Ciceroneados por Mia, das relações públicas do Sporting de Braga, visitámos o estádio municipal da cidade, concebido por Eduardo Souto de Moura. Fica na área de uma pedreira desativada, é bonito e fotogénico. Só tem bancadas ao longo do terreno de jogo, não nas suas extremidades, o que dá azo a vistas desimpedidas e produz sensação de desembaraço. Pedra, betão e natureza criam uma bela cenografia. Ali, ver a bola é ensejo para receber lição de arquitetura e de estética.
Ante a nossa estranheza ao ver redes enormes numa das bancadas, Mia explicou‑nos que elas servem para evitar o arremesso de objetos e delimitam a zona — a única zona — na qual os membros das claques da equipa visitante podem assistir ao desafio. Eis o reconhecimento, mesmo institucional, de que parte do universo do futebol, composta pelas claques, se rege por motivações estranhas à civilização e à comunidade de direito.

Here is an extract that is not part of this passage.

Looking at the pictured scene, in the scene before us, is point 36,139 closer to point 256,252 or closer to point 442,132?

A visita à sala onde se encontram troféus e vedalhas recebidos pelo Sporting de Braga foi ocasião para fazer uma pequena viagem pela Europa. Cingindo‑me às oblatas em que cravei o tento, logo nomeei o clube que havia oferecido a miniatura de um submarino amarelo — o Villarreal — e identifiquei aqueloutro que entregara a escultura representativa da loba capitolina — a Roma. Precisei de ajuda para saber que tinha sido o Lokomotiv de Moscovo a presentear o Braga com um tabuleiro e com as peças de um jogo de xadrez (assim se evocava a tradição do xadrez na Rússia) e para aprender o que era um quaigue, recipiente que, no passado, se usava para beber (uísque, brande…) nas comemorações grupais — o quaich exposto na sala de troféus foi prenda do Glasgow Rangers. Hoje, por causa das sequelas da guerra na Ucrânia, não seria possível ver os moscovitas a jogar em Braga. Tantas coisas achava certas e evidentes, tanto se esboroou por força desse conflito e do desconcerto de alguns homens.

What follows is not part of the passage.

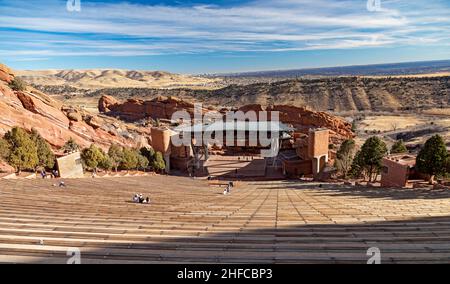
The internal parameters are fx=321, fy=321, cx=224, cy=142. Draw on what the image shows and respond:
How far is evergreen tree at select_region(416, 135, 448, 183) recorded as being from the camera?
25922mm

Um táxi transportou‑nos do estádio para o Seminário Conciliar de São Pedro e São Paulo. Vi uma pichagem alusiva ao cónego Melo e interroguei o motorista acerca das memórias que os bracarenses dele guardam. O taxista falou‑me de um homem sectário e admirador do Estado Novo, acrescentou que ele traficava favores e intermediava influências, assim reforçando o conceito negativo que eu tinha do clérigo, conceito que nenhum parce sepultis poderá lavar. E, cereja em cima do bolo, aditou um pormenor picante: garantiu‑me que o cónego Melo «era doido por mulheres» e deixou vários filhos na cidade de Braga.

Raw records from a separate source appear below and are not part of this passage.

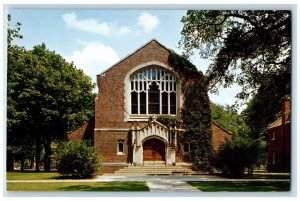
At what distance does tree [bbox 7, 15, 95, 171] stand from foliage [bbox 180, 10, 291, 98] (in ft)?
44.7

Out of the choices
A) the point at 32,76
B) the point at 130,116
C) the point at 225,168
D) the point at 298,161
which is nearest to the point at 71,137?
the point at 130,116

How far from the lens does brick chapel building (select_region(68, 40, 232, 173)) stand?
2527cm

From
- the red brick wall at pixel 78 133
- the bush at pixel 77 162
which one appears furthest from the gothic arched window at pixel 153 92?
the bush at pixel 77 162

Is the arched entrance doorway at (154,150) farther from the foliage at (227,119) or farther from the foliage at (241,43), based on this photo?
the foliage at (227,119)

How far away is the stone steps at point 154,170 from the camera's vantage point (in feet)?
78.6

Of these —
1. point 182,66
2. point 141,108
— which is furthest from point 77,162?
point 182,66

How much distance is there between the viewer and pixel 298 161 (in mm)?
14242

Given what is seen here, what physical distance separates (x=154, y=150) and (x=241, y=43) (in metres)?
10.0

No referido seminário atraía‑nos a Capela da Árvore da Vida, uma joia do trabalho com madeira. Terminada em 2012, na sua construção operou‑se por encaixes, não há pregos nem parafusos ou dobradiças. O respetivo projeto teve assinatura do gabinete Cerejeira Fontes Arquitetos, que contou com a colaboração de Asbjørn Andresen, artista plástico norueguês. Despojado, o templo acolhe, ainda assim, algumas obras de Ilda David. Usam‑no os seminaristas e só abre ao público uma hora por semana. Visto que ali reinam o bom gosto e a harmonia, a estética e a simplicidade, a atmosfera incentiva à oração, à introspeção, a persistir no recolhimento. Para quem cultue a traça singular, este agnistério é um must.
Graças a uma resposta rápida e simpática de Maria Inês Barreto, do serviço de comunicação do grupo DST, pude ir à capelita de recolhimento e meditação existente no parque empresarial do conglomerado, nos arredores de Braga. De 2020, foi ideada pelo arquiteto Nuno Capa. Formam‑na dois volumes, feitos de betão aparente, cada um deles com um vidro na extremidade que fecha o conjunto. Num desses volumes há um banco de alto padrão estético, no outro reina, suspenso, um crucifixo. Minimalista e proporcionado, tal petit bijou da arquitetura tem a sua valia estética reforçada por branquejar no meio de um tapete de relva e também contra o verde da mata próxima.
Fã das conjugações de arte e de arquitetura com a natureza, na galeria Duarte Sequeira, em Parada de Tibães, estive nas minhas sete quintas. Na paisagem, a intervenção dirigida pelo arquiteto Carvalho Araújo integrou de maneira harmoniosa um edifício onde funciona um espaço para mostras, inaugurado em junho de 2000. Apodaria esse bloco com programa minimalista de «espaço pertinente», que só se vê na extensão certa e dos pontos donde deve ser visto. Fossem as caraterísticas do imóvel transpostas para os humanos, haveria menos chatos na Terra.
Quanto ao acervo museal, destaco uma composição metálica com corpo no qual se empregou fibra de vidro, resina e tinta UV. Trata‑se de uma escultura de Vanessa da Silva que pertence à série Muamba Grove e que está exposta ao ar livre, em terreno relvado. Tocou‑me pelo calibre estético e, sobretudo, pelo significado da série. A artista, uma brasileira que mora em Londres, sente (e põe‑no na arte) que a mudança de local de vida acarreta mutações no corpo, nos gestos e expressões. Eles alteram‑se por força da transferência. Também sou emigrante e, na Bélgica, avigorei carantonhas de pouca contemporização relativamente a quem não me agrada e terei ganho semblantes de reserva e de distanciamento.
Das grandezas da arte passei para coisas e condições comezinhas. Na pastelaria Fonte Cova, perto da galeria Duarte Sequeira, uma meia de leite, um pastel de nata, a simpatia das funcionárias e, na mesa rente à minha, uma mulher demoníaca que com as palavras pontapeava o marido, a Beta e a gramática.
[1] A Capela da Imaculada e a Capela Cheia de Graça, em Braga.